[Opening STUDY MATERIAL section]

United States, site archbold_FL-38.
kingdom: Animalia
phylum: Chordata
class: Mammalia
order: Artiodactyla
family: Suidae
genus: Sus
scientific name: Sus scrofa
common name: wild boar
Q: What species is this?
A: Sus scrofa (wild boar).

[Closing STUDY MATERIAL section]

→ TASK TO COMPLETE
All records should be written out again exactly as given.

→ RESULT OF THIS TASK
United States, site archbold_FL-38.
kingdom: Animalia
phylum: Chordata
class: Mammalia
order: Artiodactyla
family: Suidae
genus: Sus
scientific name: Sus scrofa
common name: wild boar
Q: What species is this?
A: Sus scrofa (wild boar).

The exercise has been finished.